Thank god you are back! I've missed you.
I sometimes wonder what gifts I will come up with after I have been with my hubby as long as you have with yours. I wonder if I will ever run out of ideas and get him something like an air popper. It could happen.
If it makes you feel any better - I didn't get a gift either, or a card. B bought a cookie that said "#1 mom" on it and the idea was to have LM walk it over to me since, according to B "LM loves to walk and he loves carrying things." I spoiled it by finding it in the freezer the night before.
But it didn't bother me too much - B tends to go overboard for bdays and xmass/Chanukah so this one can slip by.
I'm sorry for the bad gift :-(
WEll now, I would have never guessed an air popper. Now mind you I do have one but it was NOT a gift of any type.We have used it some.I am really sorry, You deserve so much more. Next year give him ideas on notecards with location and cost of gift maybe that would help!!! I am really curious what dads gift ideas thatare in your mind. Ummm..A vacumn,so that he can partake his share...His very own cleaning tote with supplies...

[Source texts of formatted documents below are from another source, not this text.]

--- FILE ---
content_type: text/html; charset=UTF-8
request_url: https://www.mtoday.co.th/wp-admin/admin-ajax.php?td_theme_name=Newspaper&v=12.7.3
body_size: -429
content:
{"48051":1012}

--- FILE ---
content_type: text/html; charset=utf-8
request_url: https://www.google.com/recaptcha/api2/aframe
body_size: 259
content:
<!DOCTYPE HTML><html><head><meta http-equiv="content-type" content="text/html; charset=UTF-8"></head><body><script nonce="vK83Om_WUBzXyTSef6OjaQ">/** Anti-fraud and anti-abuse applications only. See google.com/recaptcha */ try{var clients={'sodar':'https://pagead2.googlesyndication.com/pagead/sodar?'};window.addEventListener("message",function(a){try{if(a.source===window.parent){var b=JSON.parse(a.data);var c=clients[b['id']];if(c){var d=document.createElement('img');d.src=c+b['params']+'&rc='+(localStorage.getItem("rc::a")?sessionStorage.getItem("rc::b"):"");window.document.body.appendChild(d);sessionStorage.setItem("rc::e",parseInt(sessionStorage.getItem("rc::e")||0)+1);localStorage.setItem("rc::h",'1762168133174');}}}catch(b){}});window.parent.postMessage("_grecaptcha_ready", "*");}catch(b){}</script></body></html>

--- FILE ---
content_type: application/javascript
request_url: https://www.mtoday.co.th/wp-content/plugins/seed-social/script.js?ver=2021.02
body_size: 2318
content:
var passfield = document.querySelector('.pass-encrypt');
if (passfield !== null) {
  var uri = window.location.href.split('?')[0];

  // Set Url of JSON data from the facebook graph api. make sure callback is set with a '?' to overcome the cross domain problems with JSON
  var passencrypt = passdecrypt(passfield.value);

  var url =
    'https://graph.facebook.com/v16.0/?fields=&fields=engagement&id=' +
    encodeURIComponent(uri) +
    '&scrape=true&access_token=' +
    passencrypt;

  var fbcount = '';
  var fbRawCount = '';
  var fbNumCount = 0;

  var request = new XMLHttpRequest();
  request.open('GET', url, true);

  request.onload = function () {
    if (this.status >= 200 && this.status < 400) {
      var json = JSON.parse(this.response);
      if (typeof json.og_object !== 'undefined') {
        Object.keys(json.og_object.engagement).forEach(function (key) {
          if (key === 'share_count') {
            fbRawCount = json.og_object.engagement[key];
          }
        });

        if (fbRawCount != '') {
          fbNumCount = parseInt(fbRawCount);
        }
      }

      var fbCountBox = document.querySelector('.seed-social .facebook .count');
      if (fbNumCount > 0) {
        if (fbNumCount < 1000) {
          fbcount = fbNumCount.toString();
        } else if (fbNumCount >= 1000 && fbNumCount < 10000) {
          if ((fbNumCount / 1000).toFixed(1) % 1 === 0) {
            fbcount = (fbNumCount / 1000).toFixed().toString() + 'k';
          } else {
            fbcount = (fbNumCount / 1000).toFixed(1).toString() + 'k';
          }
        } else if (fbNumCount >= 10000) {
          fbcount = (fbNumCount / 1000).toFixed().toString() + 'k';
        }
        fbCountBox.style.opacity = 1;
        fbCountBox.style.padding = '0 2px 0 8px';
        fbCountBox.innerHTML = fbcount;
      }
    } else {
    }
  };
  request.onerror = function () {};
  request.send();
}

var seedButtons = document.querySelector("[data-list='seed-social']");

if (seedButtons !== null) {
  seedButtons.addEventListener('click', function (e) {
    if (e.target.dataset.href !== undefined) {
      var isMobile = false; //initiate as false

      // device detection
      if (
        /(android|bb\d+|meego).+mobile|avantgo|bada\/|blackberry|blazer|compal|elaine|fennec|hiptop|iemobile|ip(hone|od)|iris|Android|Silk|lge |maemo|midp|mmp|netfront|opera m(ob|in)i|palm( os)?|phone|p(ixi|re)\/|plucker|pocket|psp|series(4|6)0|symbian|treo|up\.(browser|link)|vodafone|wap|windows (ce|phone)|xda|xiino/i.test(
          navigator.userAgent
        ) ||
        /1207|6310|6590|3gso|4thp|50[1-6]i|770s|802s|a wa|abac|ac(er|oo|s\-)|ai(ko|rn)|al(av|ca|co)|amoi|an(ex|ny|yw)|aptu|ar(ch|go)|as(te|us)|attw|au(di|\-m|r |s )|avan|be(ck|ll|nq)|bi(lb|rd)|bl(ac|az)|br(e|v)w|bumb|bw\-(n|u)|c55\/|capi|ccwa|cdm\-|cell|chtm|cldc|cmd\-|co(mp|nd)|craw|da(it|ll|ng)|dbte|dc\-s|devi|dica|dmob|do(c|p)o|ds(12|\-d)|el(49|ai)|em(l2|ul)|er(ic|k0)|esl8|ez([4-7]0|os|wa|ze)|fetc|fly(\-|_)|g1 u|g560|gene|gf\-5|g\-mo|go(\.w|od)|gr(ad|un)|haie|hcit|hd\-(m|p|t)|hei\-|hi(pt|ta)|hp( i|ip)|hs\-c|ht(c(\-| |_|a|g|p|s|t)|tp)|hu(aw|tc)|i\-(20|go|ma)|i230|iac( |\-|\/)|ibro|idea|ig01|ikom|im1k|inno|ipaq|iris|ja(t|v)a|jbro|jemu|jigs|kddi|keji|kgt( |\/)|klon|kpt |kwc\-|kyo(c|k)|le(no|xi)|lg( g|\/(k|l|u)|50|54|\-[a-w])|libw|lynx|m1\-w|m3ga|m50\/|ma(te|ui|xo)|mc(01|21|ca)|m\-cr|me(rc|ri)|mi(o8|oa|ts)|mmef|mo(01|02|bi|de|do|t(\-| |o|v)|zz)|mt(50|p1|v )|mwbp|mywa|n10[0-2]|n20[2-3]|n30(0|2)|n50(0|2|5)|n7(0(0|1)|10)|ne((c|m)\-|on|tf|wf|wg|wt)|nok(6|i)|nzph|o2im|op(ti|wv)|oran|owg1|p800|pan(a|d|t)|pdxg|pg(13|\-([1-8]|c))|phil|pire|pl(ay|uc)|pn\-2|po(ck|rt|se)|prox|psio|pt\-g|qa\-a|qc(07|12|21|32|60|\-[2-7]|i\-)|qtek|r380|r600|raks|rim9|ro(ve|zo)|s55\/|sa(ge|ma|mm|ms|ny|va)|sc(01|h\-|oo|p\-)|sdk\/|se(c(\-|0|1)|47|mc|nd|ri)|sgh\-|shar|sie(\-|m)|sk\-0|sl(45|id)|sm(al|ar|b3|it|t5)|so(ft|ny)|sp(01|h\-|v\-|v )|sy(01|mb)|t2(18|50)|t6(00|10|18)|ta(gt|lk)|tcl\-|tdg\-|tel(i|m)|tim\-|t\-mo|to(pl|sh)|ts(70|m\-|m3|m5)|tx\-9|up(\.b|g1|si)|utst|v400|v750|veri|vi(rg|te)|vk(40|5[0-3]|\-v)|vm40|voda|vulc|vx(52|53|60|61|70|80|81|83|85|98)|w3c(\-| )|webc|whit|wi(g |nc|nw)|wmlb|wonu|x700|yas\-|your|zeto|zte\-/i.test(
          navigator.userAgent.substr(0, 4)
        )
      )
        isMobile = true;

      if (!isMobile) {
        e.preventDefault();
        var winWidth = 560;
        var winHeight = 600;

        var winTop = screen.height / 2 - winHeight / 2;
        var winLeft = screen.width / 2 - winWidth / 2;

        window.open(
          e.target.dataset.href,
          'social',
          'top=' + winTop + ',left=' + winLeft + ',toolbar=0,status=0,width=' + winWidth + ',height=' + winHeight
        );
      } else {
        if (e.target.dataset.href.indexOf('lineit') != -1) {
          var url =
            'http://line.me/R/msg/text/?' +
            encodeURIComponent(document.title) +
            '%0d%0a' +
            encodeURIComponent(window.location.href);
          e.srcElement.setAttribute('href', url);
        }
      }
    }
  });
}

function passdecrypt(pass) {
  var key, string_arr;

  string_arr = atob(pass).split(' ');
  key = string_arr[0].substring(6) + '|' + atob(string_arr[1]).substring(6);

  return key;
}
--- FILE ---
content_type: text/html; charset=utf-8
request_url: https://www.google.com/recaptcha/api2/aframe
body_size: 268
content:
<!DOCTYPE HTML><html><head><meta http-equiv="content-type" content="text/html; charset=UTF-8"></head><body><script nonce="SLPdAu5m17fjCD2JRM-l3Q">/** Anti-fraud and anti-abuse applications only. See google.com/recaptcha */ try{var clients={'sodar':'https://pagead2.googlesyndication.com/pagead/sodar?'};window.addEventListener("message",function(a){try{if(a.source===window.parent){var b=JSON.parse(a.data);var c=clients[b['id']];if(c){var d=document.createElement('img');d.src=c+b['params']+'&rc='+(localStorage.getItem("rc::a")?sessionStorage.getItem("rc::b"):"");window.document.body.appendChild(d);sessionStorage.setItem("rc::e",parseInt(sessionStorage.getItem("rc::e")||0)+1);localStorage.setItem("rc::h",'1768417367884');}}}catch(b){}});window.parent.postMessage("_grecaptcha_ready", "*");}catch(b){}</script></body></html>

I just can't figure out if he just went to the store and stood there looking at the stuff, then just said, "Oh yeah, this will work..." or if he REALLY thought about it and said, "PERFECT!" I truly don't know which scenario is worse!
I just keep trying to tell myself that he really meant it to be a good gift either way, and men are just completely stupid. You know, they all share a brain, and at Mother's Day time, I'm sure there is a lot of strain on that poor brain, or someone had dibs.